* [Set of tasks]
1 > In the essay on political timing, how many potential Democratic candidates for president does the writer count at present?
2 > Extend the essay on political timing past its last sentence.

Timing, then, is the third thing—the one around which the two other things revolve. Of course, these other two factors need naming. I’ll call them, in conjunction with timing, charisma and volatility. The three combine reliably to bring about startling political ends in every case and in every age. A politician with sufficient charisma can always expect to garner acolytes to his side. He is, after all, favored by the gods, if we’re to understand charisma in its original Greek. It’s his smile, though not always his substance, that’ll do the trick. Volatility—economic, cultural, or otherwise—forever gives the politician the mirage of a gale through which only he can steer the ship (or so he claims). In the volatile, precariously uncertain world, he’s the ballast, the sail, the rudder, and only by way of his navigation can a nation find its shore.
Combining charisma and volatility, timing must also come into play. But timing is a different beast. Though always powerful, it’s often slippery and it subjects those who attempt its capture and its harness to the utmost frustration. It isn’t something upon which one can rely to be helpful when it’s help that’s needed most. Thus, I don’t think President Trump will be much availed by the recent unravelling of the Democratic Party. The Party’s recent implosion was, for lack of a better word, too politically premature. The timing wasn’t right. It happened too far in advance of the ever-impending 2020 Presidential election. The timing, in fact, might ultimately work against him, even if charisma and volatility prove themselves to be on his side.
If said election were to be held tomorrow, the timing couldn’t have been more auspicious for him. That’s because the potential Democratic candidates for president are making veritable fools of themselves. They’re doing this in both voluntary and involuntary ways, and they’re doing it on a nearly daily basis. They’ve chosen tortuously and, it appears, self-injuriously to embark on endless and winding paths of pandering and virtue-signaling to their base. They’ve done so in hopes of reaching the disaffected pockets of America (minorities, millennials, misanthropes, and the like) deemed most useful and advantageous for their political dreams. It’s by activating these people they’ll move closer to the office they seek—the Oval Office to which they aspire.
To animate these potential voters sufficiently, each one of the candidates, of whom we presently count five, has been attempting to outflank the other on the left. In so doing, each has adopted positions that aren’t merely radically progressive, but contrary to what the larger portion of Americans want. Yet in seeking the approbation and support of the disaffected and clamorous few, they’ve forgotten the larger audience of America—the average woman and man.
They’ve taken to radical agenda items, among which we first count socialism and its whole-scale embrace. Socialism, of course, has been for decades a somewhat reticent aim held by the left. Based on my perhaps incomplete understanding, it’s always been rather covertly desired than openly declared, as taking the second position might imperil a well-functioning political career. Quiet but unshakeable, hidden but metastatic, the idea is just now revealing itself as always it might’ve hoped (namely, its proud adumbration has come thanks in part to the “Green New Deal”). It’s gaining the vociferous and clear traction that it’s lacked since the end of the Cold War, when its adoption in the West was most eagerly sought. Devoted to its current promotion is a cadre of young, comely, and above all callow faces whom we dub the “new” progressive left. We hear from their clamoring the proletariat’s anthem, and we fear the capitalist’s coming dirge.

* [Record extracts]
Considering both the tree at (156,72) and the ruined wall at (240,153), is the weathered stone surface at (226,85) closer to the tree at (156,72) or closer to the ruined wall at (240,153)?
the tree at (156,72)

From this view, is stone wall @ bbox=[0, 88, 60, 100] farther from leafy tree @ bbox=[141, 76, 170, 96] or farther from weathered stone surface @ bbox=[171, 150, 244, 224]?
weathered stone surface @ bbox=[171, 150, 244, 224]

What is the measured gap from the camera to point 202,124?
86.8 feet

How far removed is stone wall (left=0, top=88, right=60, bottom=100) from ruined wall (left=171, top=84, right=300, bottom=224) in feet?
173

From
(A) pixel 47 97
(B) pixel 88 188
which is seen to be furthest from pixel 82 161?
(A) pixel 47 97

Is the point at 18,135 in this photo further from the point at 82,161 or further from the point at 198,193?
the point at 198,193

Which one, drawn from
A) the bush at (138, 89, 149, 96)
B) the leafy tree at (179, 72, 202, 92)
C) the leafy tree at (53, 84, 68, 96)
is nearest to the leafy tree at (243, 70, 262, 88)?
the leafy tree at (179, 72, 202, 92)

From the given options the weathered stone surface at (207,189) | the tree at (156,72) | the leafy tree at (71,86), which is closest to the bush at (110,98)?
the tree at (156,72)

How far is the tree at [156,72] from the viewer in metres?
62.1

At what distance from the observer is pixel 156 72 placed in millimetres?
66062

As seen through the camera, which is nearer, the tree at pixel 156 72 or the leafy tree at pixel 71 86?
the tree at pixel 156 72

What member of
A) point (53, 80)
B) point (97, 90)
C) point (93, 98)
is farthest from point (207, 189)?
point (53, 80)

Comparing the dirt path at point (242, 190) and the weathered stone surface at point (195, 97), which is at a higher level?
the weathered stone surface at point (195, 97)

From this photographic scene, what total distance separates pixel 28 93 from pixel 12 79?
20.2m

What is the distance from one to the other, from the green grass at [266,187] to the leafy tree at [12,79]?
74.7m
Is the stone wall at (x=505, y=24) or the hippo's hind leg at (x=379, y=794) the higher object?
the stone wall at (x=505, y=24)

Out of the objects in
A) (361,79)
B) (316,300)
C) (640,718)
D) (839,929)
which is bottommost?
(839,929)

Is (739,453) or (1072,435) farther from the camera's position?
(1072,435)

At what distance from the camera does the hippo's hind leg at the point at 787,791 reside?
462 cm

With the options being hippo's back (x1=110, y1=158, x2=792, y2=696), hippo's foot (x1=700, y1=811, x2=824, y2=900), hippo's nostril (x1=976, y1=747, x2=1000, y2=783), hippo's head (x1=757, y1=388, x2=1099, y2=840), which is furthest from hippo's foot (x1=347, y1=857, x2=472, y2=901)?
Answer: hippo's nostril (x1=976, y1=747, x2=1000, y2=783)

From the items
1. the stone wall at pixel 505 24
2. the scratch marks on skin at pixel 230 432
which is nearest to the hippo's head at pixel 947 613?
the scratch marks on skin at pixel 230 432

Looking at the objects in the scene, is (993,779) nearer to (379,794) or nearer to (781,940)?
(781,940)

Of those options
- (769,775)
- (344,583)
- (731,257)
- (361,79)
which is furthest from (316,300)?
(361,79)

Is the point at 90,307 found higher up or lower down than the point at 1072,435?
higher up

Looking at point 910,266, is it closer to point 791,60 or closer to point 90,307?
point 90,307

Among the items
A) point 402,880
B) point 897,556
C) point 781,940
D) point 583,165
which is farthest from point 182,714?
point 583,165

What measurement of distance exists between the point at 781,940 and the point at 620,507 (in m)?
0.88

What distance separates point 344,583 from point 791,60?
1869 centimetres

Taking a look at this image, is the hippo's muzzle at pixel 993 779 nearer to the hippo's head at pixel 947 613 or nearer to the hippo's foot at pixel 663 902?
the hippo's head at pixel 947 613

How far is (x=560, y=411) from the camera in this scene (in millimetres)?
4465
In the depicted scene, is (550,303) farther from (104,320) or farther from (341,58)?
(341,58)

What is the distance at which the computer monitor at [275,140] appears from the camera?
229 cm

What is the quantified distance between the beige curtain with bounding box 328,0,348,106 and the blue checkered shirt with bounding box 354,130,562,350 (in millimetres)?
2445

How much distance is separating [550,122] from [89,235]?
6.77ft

* [Task-by-task outputs]
1 > Five.

2 >
Outright socialism is but one of the radical left’s radical agenda items. We number next on this portentous list the advocacy of completely open borders. These borders, through which any person—regardless of merit or intent—could cross into the country, would impede no man. America would be less a country, more an amorphously-defined, all-encompassing and therefore none-too meaningful state. They’re to do so, if the far left has its “democratic” druthers, wholly unmolested and without so much as an impeding, inquisitive look. More than a few presidential candidates of the Democratic Party have acknowledged their estimation as inherently otiose, if not entirely morally indefensible, the department of I.C.E. (the Immigration and Customs Enforcement agency). The department, it should be said, is absolutely vital to national security as we take it for granted each day. To do away with it full-stop would be heedless in the extreme and might even open this country to brazen and unanticipated assault. Others, most notably Robert “Beto” O’Rourke, have declared they’d reduce to rubble the already-standing walls if given a pick-ax, the spotlight, and a chance. They’d rather see I.C.E. dissolved, our walls destroyed, and our nation imperiled by the influx of the unknown. The Party’s candidates are calling for these things and more, if only so daring a program will enhance their bewildering political appeal.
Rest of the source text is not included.